I'd like an exact copy of every line from the start of the entries below through the line containing "UNIVERSIDAD CATÓLICA DEL NORTE CHILE", please.

-------------------------

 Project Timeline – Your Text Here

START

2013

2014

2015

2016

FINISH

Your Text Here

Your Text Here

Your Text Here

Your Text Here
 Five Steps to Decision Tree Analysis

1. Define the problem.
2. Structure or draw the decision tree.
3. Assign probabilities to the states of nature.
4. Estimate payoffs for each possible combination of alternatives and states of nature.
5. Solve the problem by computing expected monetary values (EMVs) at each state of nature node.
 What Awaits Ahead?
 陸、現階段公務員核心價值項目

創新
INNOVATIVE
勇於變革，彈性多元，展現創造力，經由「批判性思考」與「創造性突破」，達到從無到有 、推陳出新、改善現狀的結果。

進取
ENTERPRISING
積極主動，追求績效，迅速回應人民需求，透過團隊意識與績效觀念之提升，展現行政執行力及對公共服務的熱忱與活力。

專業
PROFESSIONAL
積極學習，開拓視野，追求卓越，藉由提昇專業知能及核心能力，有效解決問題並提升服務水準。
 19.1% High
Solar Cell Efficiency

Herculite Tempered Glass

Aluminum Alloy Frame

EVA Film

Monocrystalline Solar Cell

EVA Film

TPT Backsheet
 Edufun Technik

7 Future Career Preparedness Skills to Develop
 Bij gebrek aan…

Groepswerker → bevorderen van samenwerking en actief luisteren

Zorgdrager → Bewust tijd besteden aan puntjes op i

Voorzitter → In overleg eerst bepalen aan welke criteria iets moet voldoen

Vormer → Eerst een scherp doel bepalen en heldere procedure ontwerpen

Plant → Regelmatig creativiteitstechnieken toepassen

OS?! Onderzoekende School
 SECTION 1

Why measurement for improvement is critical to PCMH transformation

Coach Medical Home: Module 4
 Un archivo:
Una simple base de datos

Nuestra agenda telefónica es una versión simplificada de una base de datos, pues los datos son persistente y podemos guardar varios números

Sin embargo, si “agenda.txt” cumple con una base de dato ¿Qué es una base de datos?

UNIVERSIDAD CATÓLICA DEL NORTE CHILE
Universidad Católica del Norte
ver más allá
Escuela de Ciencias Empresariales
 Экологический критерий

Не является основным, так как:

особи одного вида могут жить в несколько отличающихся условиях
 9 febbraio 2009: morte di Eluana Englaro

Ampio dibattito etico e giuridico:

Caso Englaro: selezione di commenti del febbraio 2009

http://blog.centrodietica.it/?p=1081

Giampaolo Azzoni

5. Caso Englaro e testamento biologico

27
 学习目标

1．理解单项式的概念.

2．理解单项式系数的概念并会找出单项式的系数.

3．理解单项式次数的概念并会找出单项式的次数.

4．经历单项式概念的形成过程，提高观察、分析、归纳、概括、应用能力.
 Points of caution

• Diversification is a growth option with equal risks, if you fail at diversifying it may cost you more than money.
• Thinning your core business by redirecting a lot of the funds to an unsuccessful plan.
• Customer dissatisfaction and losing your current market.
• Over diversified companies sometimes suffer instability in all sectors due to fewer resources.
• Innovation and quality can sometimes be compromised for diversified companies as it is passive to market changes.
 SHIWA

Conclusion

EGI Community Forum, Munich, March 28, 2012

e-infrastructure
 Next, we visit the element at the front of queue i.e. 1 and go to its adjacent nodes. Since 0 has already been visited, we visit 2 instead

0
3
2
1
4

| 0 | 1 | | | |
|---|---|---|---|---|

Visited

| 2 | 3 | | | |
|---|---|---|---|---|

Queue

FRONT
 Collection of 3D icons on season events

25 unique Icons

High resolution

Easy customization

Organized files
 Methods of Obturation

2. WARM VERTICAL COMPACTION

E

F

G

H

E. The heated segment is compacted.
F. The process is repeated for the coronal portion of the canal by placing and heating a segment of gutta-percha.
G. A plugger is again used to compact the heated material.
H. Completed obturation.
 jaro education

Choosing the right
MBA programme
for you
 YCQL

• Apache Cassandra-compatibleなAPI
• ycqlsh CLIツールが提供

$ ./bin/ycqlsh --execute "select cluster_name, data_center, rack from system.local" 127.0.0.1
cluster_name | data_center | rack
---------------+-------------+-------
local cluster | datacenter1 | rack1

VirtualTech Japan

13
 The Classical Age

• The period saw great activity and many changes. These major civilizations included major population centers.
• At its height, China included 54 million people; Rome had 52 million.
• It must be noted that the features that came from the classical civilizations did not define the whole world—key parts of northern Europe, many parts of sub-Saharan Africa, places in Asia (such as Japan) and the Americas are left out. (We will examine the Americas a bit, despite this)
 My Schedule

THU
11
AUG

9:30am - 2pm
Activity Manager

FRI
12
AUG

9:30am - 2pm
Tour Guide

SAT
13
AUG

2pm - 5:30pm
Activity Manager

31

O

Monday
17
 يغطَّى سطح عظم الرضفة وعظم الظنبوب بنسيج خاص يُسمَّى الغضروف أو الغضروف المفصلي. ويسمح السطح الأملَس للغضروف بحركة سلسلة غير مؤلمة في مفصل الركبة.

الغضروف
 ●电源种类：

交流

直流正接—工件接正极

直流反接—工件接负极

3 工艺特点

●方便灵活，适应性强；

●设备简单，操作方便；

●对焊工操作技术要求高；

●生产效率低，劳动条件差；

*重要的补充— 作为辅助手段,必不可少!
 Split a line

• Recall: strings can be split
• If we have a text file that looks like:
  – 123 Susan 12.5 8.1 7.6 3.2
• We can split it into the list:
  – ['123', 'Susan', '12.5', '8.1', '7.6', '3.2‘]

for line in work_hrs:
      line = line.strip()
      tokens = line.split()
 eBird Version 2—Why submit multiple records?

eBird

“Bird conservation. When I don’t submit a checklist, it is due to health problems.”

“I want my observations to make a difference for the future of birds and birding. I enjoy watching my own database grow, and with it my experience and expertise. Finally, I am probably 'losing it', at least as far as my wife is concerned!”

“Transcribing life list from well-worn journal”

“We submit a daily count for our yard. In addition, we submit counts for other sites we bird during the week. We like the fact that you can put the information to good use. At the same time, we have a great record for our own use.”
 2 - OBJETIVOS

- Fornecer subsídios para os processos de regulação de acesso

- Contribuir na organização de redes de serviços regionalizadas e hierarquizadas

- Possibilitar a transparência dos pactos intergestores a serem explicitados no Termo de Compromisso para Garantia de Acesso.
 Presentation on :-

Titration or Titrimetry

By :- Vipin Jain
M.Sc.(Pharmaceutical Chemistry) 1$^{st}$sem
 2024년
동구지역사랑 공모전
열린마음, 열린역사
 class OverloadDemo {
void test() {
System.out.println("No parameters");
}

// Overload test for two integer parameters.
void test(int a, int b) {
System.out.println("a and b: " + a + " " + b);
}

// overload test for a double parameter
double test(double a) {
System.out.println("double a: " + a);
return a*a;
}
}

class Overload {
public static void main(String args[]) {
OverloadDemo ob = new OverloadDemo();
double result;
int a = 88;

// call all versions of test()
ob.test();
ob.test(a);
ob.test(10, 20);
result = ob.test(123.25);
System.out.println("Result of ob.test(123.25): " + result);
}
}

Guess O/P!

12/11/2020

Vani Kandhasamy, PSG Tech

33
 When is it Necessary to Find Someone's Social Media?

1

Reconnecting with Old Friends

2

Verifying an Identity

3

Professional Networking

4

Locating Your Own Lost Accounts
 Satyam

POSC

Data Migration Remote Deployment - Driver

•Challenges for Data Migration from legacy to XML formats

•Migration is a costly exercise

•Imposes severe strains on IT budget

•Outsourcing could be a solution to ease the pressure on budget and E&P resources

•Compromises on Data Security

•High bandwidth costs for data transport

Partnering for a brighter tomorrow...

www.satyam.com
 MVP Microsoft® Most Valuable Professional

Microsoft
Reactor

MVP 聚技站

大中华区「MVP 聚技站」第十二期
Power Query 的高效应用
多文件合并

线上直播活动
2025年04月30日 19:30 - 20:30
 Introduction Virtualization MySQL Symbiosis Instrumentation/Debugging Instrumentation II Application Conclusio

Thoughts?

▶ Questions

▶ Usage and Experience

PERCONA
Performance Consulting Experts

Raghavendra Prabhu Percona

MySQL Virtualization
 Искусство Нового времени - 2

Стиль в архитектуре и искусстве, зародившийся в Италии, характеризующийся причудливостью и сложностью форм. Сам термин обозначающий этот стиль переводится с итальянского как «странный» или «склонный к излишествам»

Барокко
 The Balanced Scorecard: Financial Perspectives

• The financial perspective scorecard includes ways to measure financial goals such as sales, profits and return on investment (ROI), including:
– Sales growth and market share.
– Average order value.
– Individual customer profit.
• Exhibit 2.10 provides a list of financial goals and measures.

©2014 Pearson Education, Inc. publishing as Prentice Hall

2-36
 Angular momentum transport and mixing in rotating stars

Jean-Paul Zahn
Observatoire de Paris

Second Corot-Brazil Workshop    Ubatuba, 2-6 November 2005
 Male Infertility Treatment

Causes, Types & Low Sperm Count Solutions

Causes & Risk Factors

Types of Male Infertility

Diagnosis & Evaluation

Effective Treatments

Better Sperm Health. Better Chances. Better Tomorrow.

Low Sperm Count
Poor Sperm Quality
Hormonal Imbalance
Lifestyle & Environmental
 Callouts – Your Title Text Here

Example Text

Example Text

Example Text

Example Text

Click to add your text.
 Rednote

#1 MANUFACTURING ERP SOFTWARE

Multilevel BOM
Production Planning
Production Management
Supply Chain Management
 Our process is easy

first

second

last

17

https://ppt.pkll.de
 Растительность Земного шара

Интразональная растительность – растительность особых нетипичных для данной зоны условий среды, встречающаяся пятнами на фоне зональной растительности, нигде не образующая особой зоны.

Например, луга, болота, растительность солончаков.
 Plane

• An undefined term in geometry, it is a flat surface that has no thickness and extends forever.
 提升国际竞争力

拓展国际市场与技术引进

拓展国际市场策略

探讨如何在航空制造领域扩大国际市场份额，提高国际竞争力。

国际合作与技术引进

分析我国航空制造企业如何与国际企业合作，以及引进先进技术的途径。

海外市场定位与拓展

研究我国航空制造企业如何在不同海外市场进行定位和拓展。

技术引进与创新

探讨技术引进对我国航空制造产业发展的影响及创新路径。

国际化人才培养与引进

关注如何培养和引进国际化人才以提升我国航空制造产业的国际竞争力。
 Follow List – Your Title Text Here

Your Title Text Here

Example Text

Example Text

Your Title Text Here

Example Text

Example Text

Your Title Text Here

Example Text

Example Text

-------------------------

→ Problem solution:
 Project Timeline – Your Text Here

START

2013

2014

2015

2016

FINISH

Your Text Here

Your Text Here

Your Text Here

Your Text Here
 Five Steps to Decision Tree Analysis

1. Define the problem.
2. Structure or draw the decision tree.
3. Assign probabilities to the states of nature.
4. Estimate payoffs for each possible combination of alternatives and states of nature.
5. Solve the problem by computing expected monetary values (EMVs) at each state of nature node.
 What Awaits Ahead?
 陸、現階段公務員核心價值項目

創新
INNOVATIVE
勇於變革，彈性多元，展現創造力，經由「批判性思考」與「創造性突破」，達到從無到有 、推陳出新、改善現狀的結果。

進取
ENTERPRISING
積極主動，追求績效，迅速回應人民需求，透過團隊意識與績效觀念之提升，展現行政執行力及對公共服務的熱忱與活力。

專業
PROFESSIONAL
積極學習，開拓視野，追求卓越，藉由提昇專業知能及核心能力，有效解決問題並提升服務水準。
 19.1% High
Solar Cell Efficiency

Herculite Tempered Glass

Aluminum Alloy Frame

EVA Film

Monocrystalline Solar Cell

EVA Film

TPT Backsheet
 Edufun Technik

7 Future Career Preparedness Skills to Develop
 Bij gebrek aan…

Groepswerker → bevorderen van samenwerking en actief luisteren

Zorgdrager → Bewust tijd besteden aan puntjes op i

Voorzitter → In overleg eerst bepalen aan welke criteria iets moet voldoen

Vormer → Eerst een scherp doel bepalen en heldere procedure ontwerpen

Plant → Regelmatig creativiteitstechnieken toepassen

OS?! Onderzoekende School
 SECTION 1

Why measurement for improvement is critical to PCMH transformation

Coach Medical Home: Module 4
 Un archivo:
Una simple base de datos

Nuestra agenda telefónica es una versión simplificada de una base de datos, pues los datos son persistente y podemos guardar varios números

Sin embargo, si “agenda.txt” cumple con una base de dato ¿Qué es una base de datos?

UNIVERSIDAD CATÓLICA DEL NORTE CHILE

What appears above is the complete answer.